Revisi UU No 2/2008 tentang partai politik dianggap sebagai senjata untuk membantai parpol-parpol kecil. Revisi yang memuat aturan semakin ketat untuk parpol ini dianggap jelas dibuat dengan niat yang tidak baik untuk membunuh partai kecil supaya tidak tumbuh.
Demikian dikatakan Sekretaris Pelaksana Harian Pimpinan Kolektif Nasional Partai Demokrasi Pembaruan (PKN PDP) Didi Supriyanto saat dihubungi Republika, Rabu (15/12). "Ke depannya akan lebih mudah untuk partai besar agar memenangkan pemilu 2014," katanya.
Maka, revisi yang antara lain menerapkan aturan verifikasi kepengurusan partai yang wajib ada di semua provinsi dan sebagian besar Kabupaten/kota ini, menurutnya, dibuat atas dalih demokrasi namun sebenarnya mematikan demokrasi. Sebab, kata dia, revisi ini hanya bertujuan untuk melanggengkan kekuasaan.
Apalagi, kata dia, apabila parpol harus diverifikasi ulang maka revisi ini bertentangan dengan UU sebelumnya. Yakni di UU Pemilu yang menyatakan bahwa peserta pemilu 2009 bisa menjadi peserta pemilu berikutnya.

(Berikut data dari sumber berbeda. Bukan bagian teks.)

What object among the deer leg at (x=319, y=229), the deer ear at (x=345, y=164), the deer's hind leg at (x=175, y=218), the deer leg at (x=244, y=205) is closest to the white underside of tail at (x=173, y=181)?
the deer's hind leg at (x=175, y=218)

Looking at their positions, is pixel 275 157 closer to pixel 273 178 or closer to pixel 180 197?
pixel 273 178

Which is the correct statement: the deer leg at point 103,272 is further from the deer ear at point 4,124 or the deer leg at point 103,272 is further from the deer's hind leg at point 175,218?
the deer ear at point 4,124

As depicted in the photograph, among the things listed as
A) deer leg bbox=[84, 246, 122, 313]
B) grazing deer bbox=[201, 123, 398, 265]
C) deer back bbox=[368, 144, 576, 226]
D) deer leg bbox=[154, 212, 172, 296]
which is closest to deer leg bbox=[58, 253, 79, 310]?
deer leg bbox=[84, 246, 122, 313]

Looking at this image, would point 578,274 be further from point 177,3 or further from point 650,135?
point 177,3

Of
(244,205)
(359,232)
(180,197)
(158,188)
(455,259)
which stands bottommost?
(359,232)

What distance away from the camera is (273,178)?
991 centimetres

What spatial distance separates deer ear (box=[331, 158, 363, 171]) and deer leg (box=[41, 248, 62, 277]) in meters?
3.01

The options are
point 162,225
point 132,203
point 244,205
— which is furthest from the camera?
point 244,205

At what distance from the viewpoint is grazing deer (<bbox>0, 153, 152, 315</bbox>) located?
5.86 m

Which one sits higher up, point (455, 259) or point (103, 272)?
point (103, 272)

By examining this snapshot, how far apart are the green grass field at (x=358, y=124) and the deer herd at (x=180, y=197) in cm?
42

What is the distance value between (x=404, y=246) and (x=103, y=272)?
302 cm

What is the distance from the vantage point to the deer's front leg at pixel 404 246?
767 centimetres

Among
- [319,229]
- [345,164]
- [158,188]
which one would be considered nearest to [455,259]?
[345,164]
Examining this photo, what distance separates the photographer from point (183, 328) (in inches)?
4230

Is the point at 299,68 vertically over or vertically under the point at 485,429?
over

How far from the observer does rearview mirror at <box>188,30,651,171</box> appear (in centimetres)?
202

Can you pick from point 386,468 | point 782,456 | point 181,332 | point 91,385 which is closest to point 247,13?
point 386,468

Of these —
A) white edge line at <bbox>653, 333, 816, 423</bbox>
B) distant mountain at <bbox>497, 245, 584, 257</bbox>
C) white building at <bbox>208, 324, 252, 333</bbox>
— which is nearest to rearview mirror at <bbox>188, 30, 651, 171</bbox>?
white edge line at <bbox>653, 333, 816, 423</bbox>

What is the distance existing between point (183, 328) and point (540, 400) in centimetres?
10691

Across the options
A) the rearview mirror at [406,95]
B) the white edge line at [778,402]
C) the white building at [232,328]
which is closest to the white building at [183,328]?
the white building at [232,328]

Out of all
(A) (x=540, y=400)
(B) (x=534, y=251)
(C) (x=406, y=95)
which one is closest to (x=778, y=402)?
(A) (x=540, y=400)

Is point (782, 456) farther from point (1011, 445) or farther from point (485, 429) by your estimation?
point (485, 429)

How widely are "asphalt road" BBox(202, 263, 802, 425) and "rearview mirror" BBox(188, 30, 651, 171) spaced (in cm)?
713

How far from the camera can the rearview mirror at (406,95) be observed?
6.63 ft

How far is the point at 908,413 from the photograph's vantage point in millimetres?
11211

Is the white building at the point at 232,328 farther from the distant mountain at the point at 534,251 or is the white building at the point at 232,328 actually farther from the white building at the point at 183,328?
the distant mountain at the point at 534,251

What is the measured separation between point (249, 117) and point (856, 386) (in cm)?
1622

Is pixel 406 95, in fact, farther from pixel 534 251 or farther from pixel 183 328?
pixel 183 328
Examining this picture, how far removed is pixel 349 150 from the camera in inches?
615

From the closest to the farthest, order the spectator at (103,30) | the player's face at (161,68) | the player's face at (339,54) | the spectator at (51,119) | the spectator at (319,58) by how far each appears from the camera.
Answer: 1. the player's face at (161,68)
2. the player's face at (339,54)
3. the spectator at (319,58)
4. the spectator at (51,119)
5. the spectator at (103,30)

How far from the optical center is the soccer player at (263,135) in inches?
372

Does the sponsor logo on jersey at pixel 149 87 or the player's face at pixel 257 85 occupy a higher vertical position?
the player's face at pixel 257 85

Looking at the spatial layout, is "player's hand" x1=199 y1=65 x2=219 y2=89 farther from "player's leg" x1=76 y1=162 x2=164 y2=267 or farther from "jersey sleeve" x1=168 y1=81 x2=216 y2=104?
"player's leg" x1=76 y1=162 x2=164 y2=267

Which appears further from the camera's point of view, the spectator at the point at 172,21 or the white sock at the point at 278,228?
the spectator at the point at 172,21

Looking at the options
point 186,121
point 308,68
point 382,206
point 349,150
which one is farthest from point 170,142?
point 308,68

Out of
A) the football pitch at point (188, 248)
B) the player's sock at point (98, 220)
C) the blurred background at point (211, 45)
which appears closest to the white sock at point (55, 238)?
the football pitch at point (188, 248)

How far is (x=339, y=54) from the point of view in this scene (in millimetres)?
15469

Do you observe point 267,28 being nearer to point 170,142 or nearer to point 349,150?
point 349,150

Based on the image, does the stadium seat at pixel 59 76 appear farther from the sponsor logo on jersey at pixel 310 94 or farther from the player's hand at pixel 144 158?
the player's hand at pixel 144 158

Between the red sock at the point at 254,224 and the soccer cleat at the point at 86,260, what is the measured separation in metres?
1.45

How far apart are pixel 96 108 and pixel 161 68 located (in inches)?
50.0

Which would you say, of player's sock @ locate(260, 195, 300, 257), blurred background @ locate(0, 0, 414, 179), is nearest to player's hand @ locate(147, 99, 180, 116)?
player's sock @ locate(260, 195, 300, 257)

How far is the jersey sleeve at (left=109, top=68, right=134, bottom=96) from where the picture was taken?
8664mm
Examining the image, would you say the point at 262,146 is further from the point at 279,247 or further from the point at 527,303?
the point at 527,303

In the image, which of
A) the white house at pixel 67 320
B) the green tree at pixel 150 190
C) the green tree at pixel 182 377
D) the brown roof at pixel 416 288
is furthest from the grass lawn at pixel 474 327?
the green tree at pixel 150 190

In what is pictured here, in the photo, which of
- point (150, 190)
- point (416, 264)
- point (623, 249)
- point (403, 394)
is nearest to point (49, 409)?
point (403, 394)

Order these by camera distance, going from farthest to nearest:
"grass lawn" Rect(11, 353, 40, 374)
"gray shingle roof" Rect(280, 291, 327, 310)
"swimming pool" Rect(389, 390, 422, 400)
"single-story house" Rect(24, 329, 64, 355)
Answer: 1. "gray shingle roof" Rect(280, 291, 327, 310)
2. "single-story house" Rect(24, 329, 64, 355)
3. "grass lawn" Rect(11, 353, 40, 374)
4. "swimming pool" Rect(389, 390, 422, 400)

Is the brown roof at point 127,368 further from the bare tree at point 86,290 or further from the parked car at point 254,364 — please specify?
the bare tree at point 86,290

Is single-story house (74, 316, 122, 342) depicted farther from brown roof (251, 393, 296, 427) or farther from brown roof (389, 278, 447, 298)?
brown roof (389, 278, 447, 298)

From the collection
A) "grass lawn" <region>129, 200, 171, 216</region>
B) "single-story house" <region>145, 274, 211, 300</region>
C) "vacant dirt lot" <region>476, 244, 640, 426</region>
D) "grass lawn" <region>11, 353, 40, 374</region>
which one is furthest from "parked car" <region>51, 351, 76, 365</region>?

Selain itu, melakukan verifikasi inipun dianggap Didi merupakan hal yang mubazir. "Karena akan menghabiskan biaya yang sangat besar untuk partai dan pemerintah," tegasnya.
Apalagi, katanya, ditambah dengan melihat UUD 1945 pasal 28, bahwa pendirian partai merupakan manifestasi dari kemerdekaan berserikat dan berkumpul. PDP, menurutnya, bersikap akan menolak dan melawan akan adanya aturan baru tersebut. "Aturan itu hanya perangkap yang menggunakan yang menggunakan alasan konstitusi," katanya.
Ia menekankan agar DPR tidak membuat syarat yang membatasi masyarakat dalam membuat partai. Apalagi hanya dengan tujuan untuk memonopoli suara. Pasalnya, dengan aturan seperti itu, partai-partai besar saja yang akan dipilih oleh masyarakat. "Pada akhirnya nanti, yang ikut pemilu hanya mereka yang membuat UU," kata dia.
Pendapat Zulfahmi
Partai boleh banyak, tapi yang menjadi peserta pemilu idealnya cukup 12 partai. Agar kerumitan pemilu bisa diurai. Penting diingat, bahwa penyelenggara Pemilu di tingkat bawah, KPPS yang bertugas di TPS, kesulitan membuat rekapitulasi perolehan suara, bila peserta pemilu lebih dari 12 partai.